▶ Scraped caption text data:

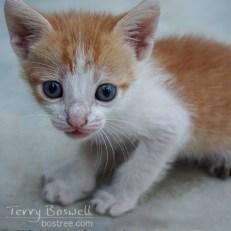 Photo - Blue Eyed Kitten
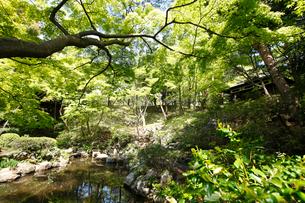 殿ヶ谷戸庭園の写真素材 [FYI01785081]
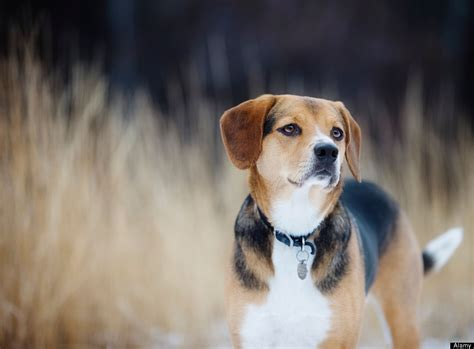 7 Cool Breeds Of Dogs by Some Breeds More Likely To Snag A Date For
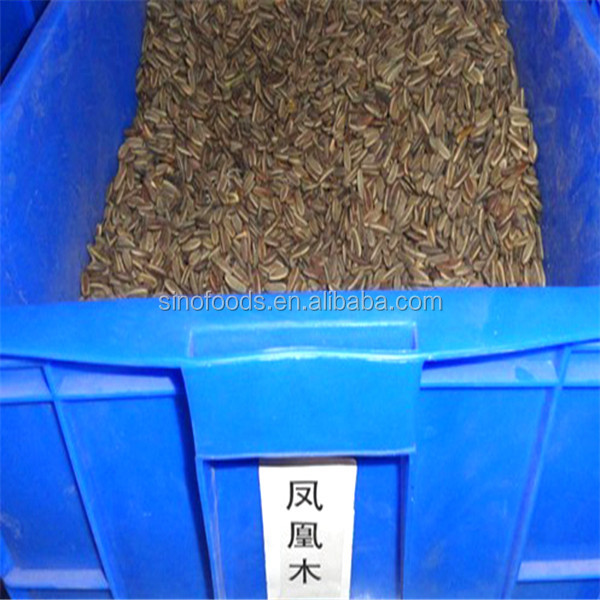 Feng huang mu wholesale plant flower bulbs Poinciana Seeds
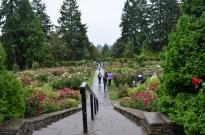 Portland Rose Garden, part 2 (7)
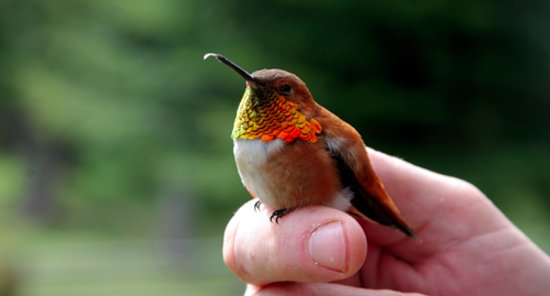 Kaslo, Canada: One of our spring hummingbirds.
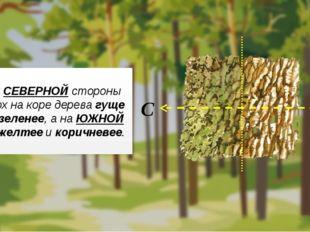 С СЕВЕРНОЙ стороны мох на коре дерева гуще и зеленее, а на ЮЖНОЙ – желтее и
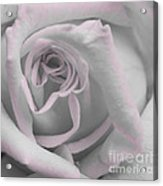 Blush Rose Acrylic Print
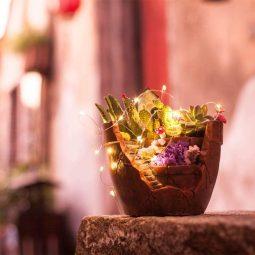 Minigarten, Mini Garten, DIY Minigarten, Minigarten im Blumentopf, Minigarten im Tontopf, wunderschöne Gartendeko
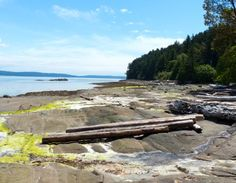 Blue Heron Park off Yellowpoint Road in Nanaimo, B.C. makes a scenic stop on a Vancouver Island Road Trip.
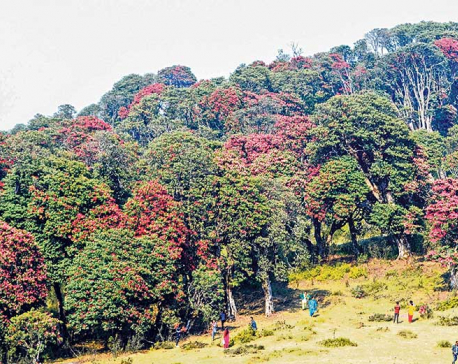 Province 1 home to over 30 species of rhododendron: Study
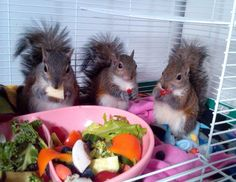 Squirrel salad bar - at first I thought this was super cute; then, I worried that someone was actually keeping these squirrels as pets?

▶ WHAT THE EXERCISE ASKS:
When copying from the data above, begin at the line containing "С СЕВЕРНОЙ стороны" and end at the line containing "Minigarten, Mini Garten, DIY"; return those lines exactly and leave all pictures behind.

▶ SOLUTION BELOW:
 С СЕВЕРНОЙ стороны мох на коре дерева гуще и зеленее, а на ЮЖНОЙ – желтее и
 Blush Rose Acrylic Print
 Minigarten, Mini Garten, DIY Minigarten, Minigarten im Blumentopf, Minigarten im Tontopf, wunderschöne Gartendeko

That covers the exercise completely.